Python 3.8.0b1 is available for testing - nas
https://www.python.org/downloads/release/python-380b1/
======
xtreak29
* f-string debugging.

* `python -m asyncio` gives a async repl that supports top level await statements.

* unittest.mock now has AsyncMock that can mock async for, async with and other async related code.

* math.comb to compute binomial coefficients. math.perm and math.isqrt were added.

* unittest gained support for async test case.

* importlib.metadata got merged providing API to access package metadata.

* Threading module now has an API to get native thread ID.

* multiprocessing.parent_process got added.

PEPs merged. 4 PEPs were merged in a single day with a week before beta
release.

* [Runtime audit hooks got merged PEP 578]([https://bugs.python.org/issue36842](https://bugs.python.org/issue36842))

* typing related PEPs were merged : Add final qualifier (PEP 591), Literal types (PEP 586) and TypedDict (PEP 589)

* [Python embedding got better with PEP 587]([https://bugs.python.org/issue36763](https://bugs.python.org/issue36763))

* [Vectorcall for functions got merged PEP 590]([https://bugs.python.org/issue36922](https://bugs.python.org/issue36922))

* [New pickle protocol with performance improvements PEP 574]([https://bugs.python.org/issue36785](https://bugs.python.org/issue36785))

------
nas
The beta is now out.
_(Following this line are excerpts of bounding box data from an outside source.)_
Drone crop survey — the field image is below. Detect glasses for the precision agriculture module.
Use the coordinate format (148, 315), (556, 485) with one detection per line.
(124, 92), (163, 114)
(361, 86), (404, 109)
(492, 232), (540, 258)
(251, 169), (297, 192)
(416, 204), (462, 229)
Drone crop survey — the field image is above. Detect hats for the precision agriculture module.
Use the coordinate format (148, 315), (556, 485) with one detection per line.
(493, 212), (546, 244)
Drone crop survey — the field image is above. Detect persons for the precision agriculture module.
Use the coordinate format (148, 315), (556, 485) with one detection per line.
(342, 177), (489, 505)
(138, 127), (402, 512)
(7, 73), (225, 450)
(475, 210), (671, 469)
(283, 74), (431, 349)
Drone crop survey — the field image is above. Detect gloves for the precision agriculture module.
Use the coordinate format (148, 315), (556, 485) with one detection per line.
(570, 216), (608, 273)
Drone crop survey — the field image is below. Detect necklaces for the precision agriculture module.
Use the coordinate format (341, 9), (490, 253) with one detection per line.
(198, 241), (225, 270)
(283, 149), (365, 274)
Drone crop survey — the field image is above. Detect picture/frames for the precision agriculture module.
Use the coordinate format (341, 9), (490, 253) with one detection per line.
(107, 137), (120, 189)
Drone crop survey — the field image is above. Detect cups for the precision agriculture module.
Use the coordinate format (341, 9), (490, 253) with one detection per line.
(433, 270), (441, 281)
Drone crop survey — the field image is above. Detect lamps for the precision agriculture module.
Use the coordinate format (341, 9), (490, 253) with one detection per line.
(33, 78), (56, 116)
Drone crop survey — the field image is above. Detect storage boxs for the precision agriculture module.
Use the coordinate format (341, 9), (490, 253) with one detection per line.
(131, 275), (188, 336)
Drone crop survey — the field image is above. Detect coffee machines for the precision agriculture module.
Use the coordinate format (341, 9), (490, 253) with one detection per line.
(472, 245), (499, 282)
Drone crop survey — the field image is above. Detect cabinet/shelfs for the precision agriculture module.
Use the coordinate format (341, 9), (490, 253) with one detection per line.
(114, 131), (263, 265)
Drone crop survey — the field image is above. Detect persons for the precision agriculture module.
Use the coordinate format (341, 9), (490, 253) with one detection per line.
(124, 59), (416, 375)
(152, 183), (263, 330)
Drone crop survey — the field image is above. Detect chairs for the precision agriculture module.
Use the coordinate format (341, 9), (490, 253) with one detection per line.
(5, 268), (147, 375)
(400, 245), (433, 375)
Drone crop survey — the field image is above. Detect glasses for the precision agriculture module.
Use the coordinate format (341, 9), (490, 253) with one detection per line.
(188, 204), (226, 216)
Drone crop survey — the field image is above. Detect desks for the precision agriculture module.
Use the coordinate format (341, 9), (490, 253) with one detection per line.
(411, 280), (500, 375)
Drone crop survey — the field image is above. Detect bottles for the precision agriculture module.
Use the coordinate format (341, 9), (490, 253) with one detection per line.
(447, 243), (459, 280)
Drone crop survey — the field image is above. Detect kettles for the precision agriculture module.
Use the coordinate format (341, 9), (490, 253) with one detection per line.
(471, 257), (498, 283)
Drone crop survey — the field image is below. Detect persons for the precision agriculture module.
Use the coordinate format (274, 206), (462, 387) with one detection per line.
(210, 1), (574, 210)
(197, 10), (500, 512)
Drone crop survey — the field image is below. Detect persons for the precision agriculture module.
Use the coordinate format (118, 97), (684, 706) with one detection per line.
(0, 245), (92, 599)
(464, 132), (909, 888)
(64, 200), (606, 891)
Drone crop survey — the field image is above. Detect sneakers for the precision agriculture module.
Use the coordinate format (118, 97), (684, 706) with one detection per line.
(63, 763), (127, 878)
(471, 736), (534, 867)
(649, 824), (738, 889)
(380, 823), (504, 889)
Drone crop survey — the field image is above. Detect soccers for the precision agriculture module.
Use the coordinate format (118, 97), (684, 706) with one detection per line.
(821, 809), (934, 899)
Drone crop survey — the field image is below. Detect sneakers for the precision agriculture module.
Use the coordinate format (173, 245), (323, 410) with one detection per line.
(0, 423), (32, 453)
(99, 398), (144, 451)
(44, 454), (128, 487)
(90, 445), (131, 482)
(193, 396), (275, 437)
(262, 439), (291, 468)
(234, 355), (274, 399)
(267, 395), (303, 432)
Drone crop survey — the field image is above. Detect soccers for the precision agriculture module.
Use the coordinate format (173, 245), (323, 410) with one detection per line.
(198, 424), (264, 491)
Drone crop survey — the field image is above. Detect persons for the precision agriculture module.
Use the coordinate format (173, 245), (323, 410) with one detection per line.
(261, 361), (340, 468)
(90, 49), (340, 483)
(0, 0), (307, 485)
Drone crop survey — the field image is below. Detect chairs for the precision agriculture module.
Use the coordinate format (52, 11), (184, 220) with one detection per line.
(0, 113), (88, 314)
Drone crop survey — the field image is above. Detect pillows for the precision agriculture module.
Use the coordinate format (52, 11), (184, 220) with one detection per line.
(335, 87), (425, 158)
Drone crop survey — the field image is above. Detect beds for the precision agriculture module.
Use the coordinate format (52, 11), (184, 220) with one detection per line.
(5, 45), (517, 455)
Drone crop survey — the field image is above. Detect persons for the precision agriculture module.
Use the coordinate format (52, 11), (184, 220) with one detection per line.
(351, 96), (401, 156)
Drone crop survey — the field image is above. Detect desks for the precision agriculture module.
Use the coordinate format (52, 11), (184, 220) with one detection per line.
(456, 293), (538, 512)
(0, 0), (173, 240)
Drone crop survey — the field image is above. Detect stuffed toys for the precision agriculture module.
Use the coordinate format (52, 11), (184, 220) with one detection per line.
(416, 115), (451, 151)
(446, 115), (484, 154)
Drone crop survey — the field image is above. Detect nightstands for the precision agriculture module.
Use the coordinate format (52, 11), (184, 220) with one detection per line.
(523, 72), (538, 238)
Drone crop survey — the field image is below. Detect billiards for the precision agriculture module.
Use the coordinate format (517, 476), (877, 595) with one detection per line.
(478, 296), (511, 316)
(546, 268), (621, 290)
The big incompatible change is probably PyCode_New() (in
order to support positional only parameters). At least Cython is broken by
this change, probably other extensions. Hopefully it will not be long for that
to be fixed.

Lots of other neat changes. The f-string debugging with '=' will be handy.
There are a number of minor speedups and so this should be the fastest Python
yet released.